#### SELECTED TEXT ####

Today's reading group is a last-minute topic change, as our originally-scheduled presenter was unable to attend. We will reschedule Prof. David Bamman to talk about natural language processing over a fanfiction corpus later in the year.
Quinn Dombrowski of Research IT will present on text analysis resources on the national XSEDE compute infrastructure, and a potential model for making national high-performance compute resources accessible for humanists, including those at institutions without local support for research computing.
When: Thursday, March 9, 2017 from 12 - 1pm
Background on the Text Analysis Gateway on XSEDE: https://wrathematics.github.io/_pages/files/papers/2015/tag.pdf
Presenting: Quinn Dombrowski
Aaron Culich, Research IT
Anna Sackmann, Library
Aron Roberts, Research IT
Bill Allison, IST-API & Chief Technology Officer
Brandon Eltiste, Library
Cody Hennessey, Library
Deb McCaffrey, Research IT (BRC Domain Consultant)
Emilia Malachowski, Research IT
Larry Conrad, CIO
Michael Campos-Quinn, Pacific Film Archive
Richard Katz, SAIT
Rick Jaffe, Research IT
Ron Sprouse, Linguistics
Scott Peterson, Library
Steve Masover, Research IT
[See slides, PDF]
DH use cases that want to be run on an HPC cluster: large photogrammetry jobs (Photoscan); OCR at scale (Tesseract); text analysis (no single software solution to apply -- there are many, depending).
XSEDE Text Analysis Gateway
Presentation of an XSEDE GUI that provides a non-command-line gateway to digital humanists for text analysis. Only accepts ASCII text, a limitation for humanists dealing with languages expressed in other alphabets (Cyrillic, Chinese, etc.). Other awkwardness in the UI, it's under development. What's in place is the first set of 'easiest to implement' functionality.
Voyant: voyant-tools.org --- widely used, unicode, useful even though the various panes visible in this online tool can't be regenerated via exported underlying R code ... it is possible to download and run locally, one option under consideration is to run it on XSEDE infrastructure.
Larry: How broad is interest in this kind of tool?
Quinn: text-analysis working group; but also people who do literary studies and other text-analysis research even if the researchers don't consider themselves digital humanists.
Patrick: Text analysis courses?
Cody: Laura Nelson teaching DH course in history this term. Not using these tools, but these concepts are getting treated.

#### EXERCISE DATA ####

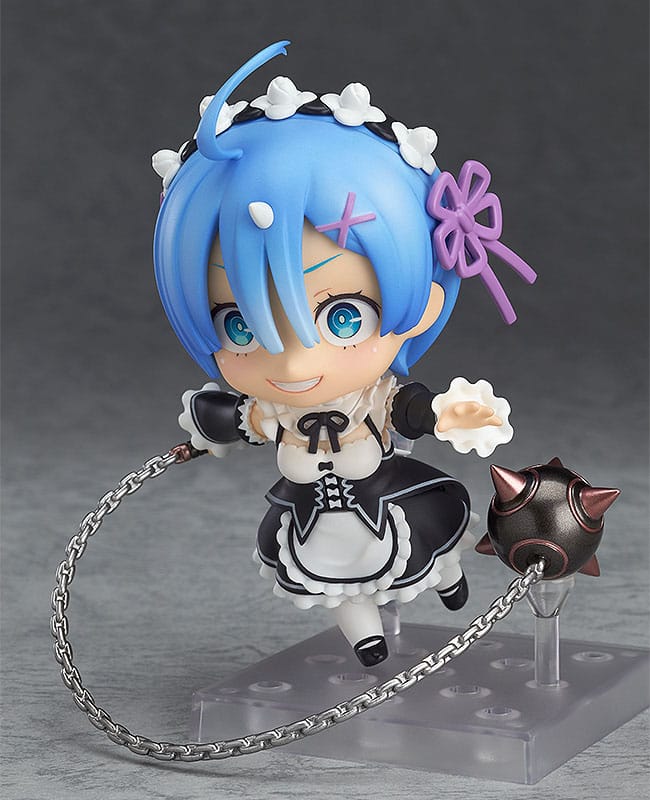 Re:Zero Starting Life in Another World Nendoroid Action Figure Rem 10 cm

####

### TASK A
From the attendee list in the notes on the XSEDE text analysis reading group, name every person listed with the Library.
### TASK B
Please carry the XSEDE text analysis reading group notes forward from their last line.

### ANSWER AREA A
Anna Sackmann, Brandon Eltiste, Cody Hennessey, Scott Peterson

### ANSWER AREA B
Aaron: Interesting tension between the nice web interface provided by some of these terms, but constrained to what developer offers; vs. having to learn how to code R or Python, etc., to generate what they want to.
Richard: Data Stages of the XSEDE Text Analysis Gateway suggests a plugin kind of architecture might be possible.
Patrick: SEASR, Wordseer -- SEASR is a pipelining framework, not sure how active it is now; Wordseer, School of Information developed this -- not sure if anyone is using it at this time
Quinn: broad adoption -- Voyant
Larry: Does this need outreach/marketing?
Quinn: definitely need to do this if we want to reach literary scholars who wouldn't currently think of themselves as having any need for big computational resources. may pursue funding to make some of these tools available on national infrastructure in US and Canada, and from there consider whether these kinds of tools can be run by HathiTrust over their corpus, etc.
Rick: Consultation w/ Mech Engineer who wanted to do some analysis over a bunch of bibliographic data re: papers in his field. I wonder whether he can use them in a public resource.
Patrick: He can work with them if he doesn't make them into a publicly accessible data set that violates copyright.
Quinn: but he may also be able to create a derivative that would not be subject to copyright
Patrick: Wonder about language models associated with these tools ... can they be swapped out or is the analysis bound to whatever language model the tool or service has adopted.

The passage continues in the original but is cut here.